To update the ratio, the Ankr backend:

  1. Collects information about all stakes in progress and rewards to be received by the end of the current validation period.

  2. Collects all aKSMb claims.

  3. Collects information about the total supply of aKSMb from aKSMb.

  4. Recalculates the aKSMb share — the aKSMb exchange ratio. The share is an analog of aETHc (which historically was aETH), but for Kusama.
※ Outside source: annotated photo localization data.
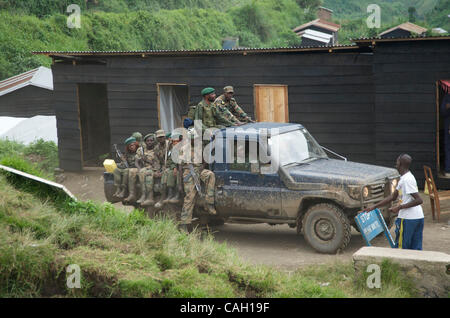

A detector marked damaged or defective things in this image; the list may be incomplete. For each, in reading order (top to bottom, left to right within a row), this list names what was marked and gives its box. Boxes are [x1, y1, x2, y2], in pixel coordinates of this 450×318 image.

rusty roof sheet [0, 66, 53, 96]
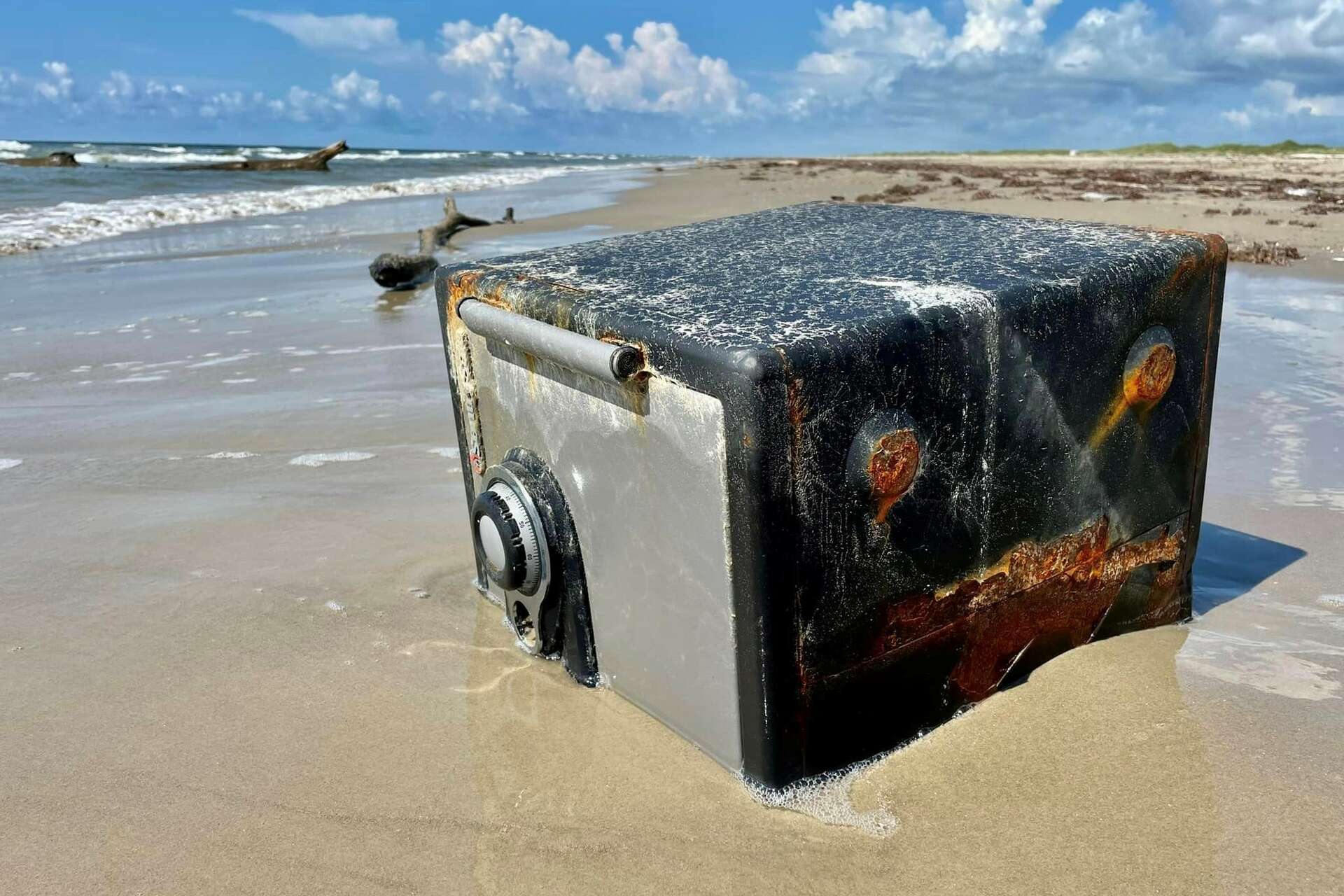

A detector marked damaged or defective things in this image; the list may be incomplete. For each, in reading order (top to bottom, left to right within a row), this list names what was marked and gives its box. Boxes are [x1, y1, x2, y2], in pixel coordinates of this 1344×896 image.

corroded metal safe [440, 202, 1226, 784]
brown rust streak [868, 428, 918, 526]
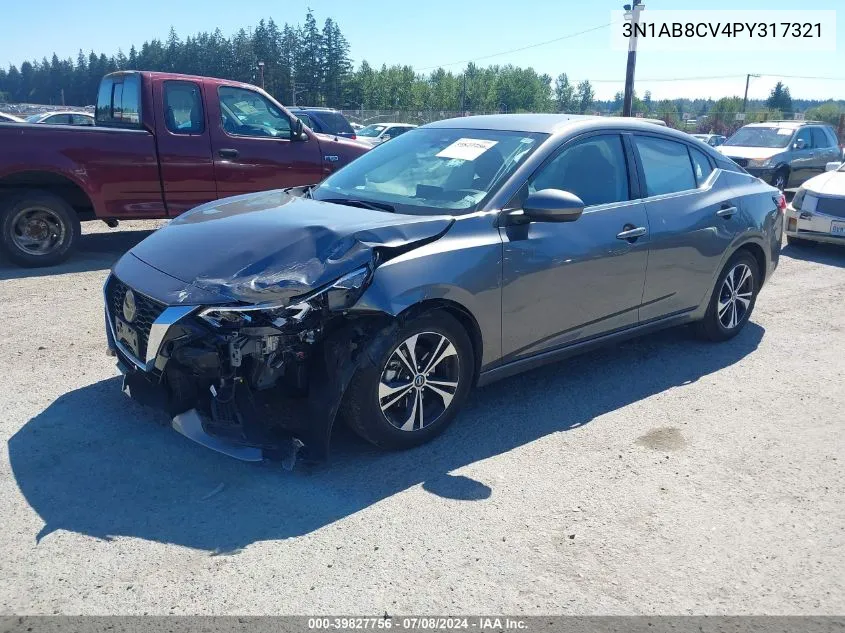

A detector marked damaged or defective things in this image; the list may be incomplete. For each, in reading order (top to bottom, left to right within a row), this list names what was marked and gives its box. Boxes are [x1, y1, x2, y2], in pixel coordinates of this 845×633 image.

crumpled hood [800, 169, 840, 196]
broken headlight [198, 266, 372, 330]
crumpled hood [129, 190, 452, 304]
damaged front end [105, 264, 392, 466]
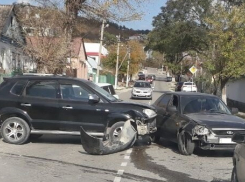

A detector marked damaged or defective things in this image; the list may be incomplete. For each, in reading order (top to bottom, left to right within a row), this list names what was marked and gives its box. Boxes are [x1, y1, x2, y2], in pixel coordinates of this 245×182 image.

damaged car [0, 74, 157, 145]
damaged car [152, 92, 244, 155]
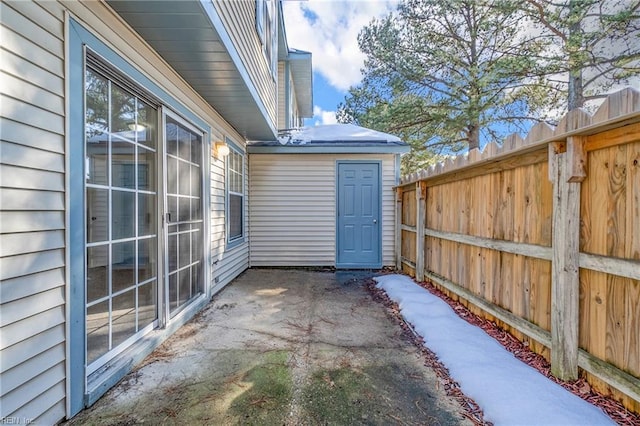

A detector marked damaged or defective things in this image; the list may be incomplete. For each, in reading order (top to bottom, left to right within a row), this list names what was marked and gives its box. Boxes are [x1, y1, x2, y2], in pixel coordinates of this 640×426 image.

For example, user has 1 share, but due to ratio change, aKSMb balance grows daily.

Unstaking flow

  1. User calls PolkadotPool::burnBond(address bond, uint256 amount, bytes calldata polkadotRecipient) where bond is the aKSMb contract address, amount is the amount to burn, and polkadotRecipient is the user’s address on Kusama.

  2. Ankr backend sees a TokensBurned event, emitted by PolkadotPool and saves the unstaking request to the database.

  3. If Ankr deposit address doesn’t have the corresponding number of KSM at the moment, the Ankr backend sends an unbonding request to the Kusama network.

  4. When the Ankr deposit address has enough KSM available to fulfill the request, the funds are sent to the user’s address on Kusama.

  5. The user sees a new UNSTAKE entry in their staking history on the staking dashboard.